**PASSAGE GIVEN**:
::::::::

Why does it make a game-changing good impression on the Melkotian that Kirk won't kill what everybody knows is a fake person with what everyone knows is a fake gun?

But do they know they're fake persons? Spock does indeed come to the conclusion that this is an illusion of some kind, but after all if the landing party are all real, the locals might also be real. And if Chekov could be killed(and he isn't sure that he isn't dead at this point), so could they.
 
First, it was revealed that the crew had never left the bridge, so the entire thing was an illusion. And if they weren't illusions, who were they? If they were Melkotians, they would have been in on the "fake bullets" thing, so they shouldn't have been harmed.

By the time of the gunfight, they had enough evidence that the environment at large was an illusion (the gas not working) for Spock to be absolutely certain that the bullets couldn't harm them. And by the time Spock tut-tutted Kirk in the coda about being ready to kill, any doubt that it was all an illusion should have been erased.

Of course, there's another inconsistency. Illusory bullets can kill, but illusory gas doesn't work.
 
And if they weren't illusions, who were they?

Westworld style robots? ;)

I agree that the logic of the whole illusion revelation could have been handled better, but I don't really see it as much of a fault because they've consistently tried to resolve the conflict peacefully and non-lethally throughout the episode, well before realizing it's an illusion... they tried to reason with the opposition, tried to get away from the conflict all together, appealed to the law to stop the fighting, and devised a non-lethal gas to prevent the fight from taking place. The Melkotians had ample opportunity to deduce they're not very "killy" people.
 
I can rationalize the Melkotians being all the more impressed because Kirk's instinct against killing is so strong that he won't even pull the trigger on an illusion. But that just makes Spock's somber coda moment all the more jarringly off-message. And honestly, it shouldn't be news to Spock at this point in the series that humans as personified by Kirk still have some killer instinct left in them.

::::::::

**PROVIDED DATA**:
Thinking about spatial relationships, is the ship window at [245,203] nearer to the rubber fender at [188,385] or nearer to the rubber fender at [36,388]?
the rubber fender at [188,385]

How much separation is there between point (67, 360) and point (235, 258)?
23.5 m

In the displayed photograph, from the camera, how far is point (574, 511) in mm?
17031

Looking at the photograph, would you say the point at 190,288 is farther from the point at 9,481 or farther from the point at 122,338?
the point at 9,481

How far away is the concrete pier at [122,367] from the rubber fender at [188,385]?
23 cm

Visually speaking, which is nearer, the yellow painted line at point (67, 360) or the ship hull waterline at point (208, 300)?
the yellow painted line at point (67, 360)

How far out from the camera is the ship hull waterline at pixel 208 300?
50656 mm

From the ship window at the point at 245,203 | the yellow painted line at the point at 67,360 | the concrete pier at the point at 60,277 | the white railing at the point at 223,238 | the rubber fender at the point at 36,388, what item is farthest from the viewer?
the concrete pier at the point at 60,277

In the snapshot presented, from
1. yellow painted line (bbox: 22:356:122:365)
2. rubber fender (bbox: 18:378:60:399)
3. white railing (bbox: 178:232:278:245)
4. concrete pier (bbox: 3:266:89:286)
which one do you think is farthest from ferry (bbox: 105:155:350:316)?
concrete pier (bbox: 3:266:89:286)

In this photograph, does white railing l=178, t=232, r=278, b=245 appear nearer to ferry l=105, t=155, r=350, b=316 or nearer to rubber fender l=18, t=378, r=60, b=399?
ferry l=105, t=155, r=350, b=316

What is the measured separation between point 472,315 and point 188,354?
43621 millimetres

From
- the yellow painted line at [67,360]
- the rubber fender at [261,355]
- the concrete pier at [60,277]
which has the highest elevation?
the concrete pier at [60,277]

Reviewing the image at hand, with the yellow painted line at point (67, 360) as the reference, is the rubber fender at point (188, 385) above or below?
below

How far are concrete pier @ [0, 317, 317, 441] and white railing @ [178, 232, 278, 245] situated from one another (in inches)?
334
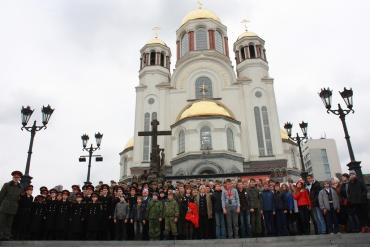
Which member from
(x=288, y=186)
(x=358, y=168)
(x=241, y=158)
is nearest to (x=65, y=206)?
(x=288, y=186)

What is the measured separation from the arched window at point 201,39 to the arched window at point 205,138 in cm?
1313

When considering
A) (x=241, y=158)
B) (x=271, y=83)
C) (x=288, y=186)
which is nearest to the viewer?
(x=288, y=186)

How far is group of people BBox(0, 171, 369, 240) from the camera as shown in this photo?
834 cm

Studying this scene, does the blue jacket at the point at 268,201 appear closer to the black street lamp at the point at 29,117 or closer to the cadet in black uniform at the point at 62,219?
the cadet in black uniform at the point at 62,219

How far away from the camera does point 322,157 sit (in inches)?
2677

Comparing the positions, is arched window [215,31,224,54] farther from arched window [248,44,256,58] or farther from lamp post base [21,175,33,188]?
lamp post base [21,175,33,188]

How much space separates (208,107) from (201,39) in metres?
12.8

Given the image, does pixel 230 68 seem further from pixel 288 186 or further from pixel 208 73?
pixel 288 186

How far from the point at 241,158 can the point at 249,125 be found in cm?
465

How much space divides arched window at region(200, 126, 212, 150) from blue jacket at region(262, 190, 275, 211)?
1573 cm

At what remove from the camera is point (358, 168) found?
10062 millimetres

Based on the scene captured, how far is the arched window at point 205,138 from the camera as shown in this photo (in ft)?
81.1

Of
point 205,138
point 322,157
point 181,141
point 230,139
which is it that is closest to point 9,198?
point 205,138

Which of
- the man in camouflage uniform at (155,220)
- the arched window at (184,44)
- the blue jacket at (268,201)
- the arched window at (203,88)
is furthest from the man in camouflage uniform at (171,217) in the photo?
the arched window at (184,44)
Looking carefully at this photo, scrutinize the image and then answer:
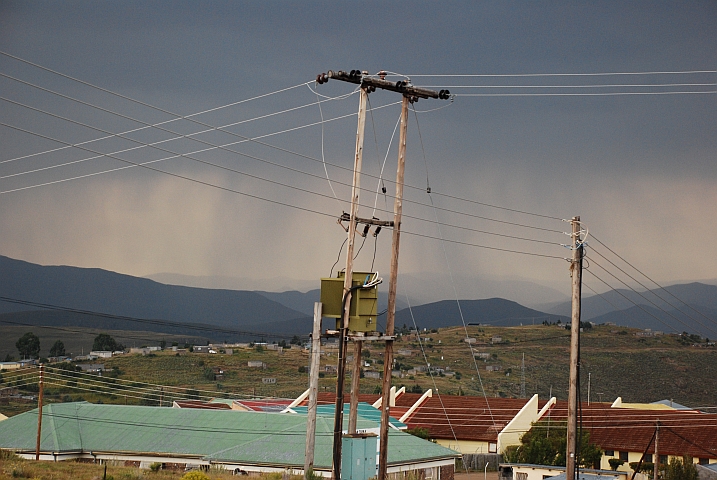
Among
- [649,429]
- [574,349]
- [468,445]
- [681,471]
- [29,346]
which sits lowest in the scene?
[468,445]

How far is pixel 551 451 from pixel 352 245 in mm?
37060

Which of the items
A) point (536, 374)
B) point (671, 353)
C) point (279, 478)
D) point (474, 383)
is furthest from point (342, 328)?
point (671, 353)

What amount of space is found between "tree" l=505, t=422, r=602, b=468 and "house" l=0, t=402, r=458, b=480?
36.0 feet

::::::::

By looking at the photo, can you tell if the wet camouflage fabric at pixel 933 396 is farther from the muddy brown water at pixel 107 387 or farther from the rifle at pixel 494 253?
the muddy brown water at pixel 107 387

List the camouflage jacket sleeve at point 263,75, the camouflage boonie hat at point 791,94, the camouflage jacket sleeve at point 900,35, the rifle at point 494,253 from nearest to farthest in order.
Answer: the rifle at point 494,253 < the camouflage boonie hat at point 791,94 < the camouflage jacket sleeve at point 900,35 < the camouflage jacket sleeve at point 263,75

::::::::

**WORK INSTRUCTIONS**:
1. Answer these questions from the passage about the Melkotians:
(a) What was revealed about where the crew had been the whole time?
(b) What evidence showed that the environment at large was an illusion?
(c) What did the crew devise to prevent the fight from taking place?
2. Print everything in the passage about the Melkotians from "Why does it" down to "have been harmed.".
The lines stand apart from the passage about the Melkotians and are separate material.

**THE RESPONSES**:
1.
(a) The crew had never left the bridge.
(b) The gas did not work.
(c) A non-lethal gas.

2.
Why does it make a game-changing good impression on the Melkotian that Kirk won't kill what everybody knows is a fake person with what everyone knows is a fake gun?

But do they know they're fake persons? Spock does indeed come to the conclusion that this is an illusion of some kind, but after all if the landing party are all real, the locals might also be real. And if Chekov could be killed(and he isn't sure that he isn't dead at this point), so could they.
 
First, it was revealed that the crew had never left the bridge, so the entire thing was an illusion. And if they weren't illusions, who were they? If they were Melkotians, they would have been in on the "fake bullets" thing, so they shouldn't have been harmed.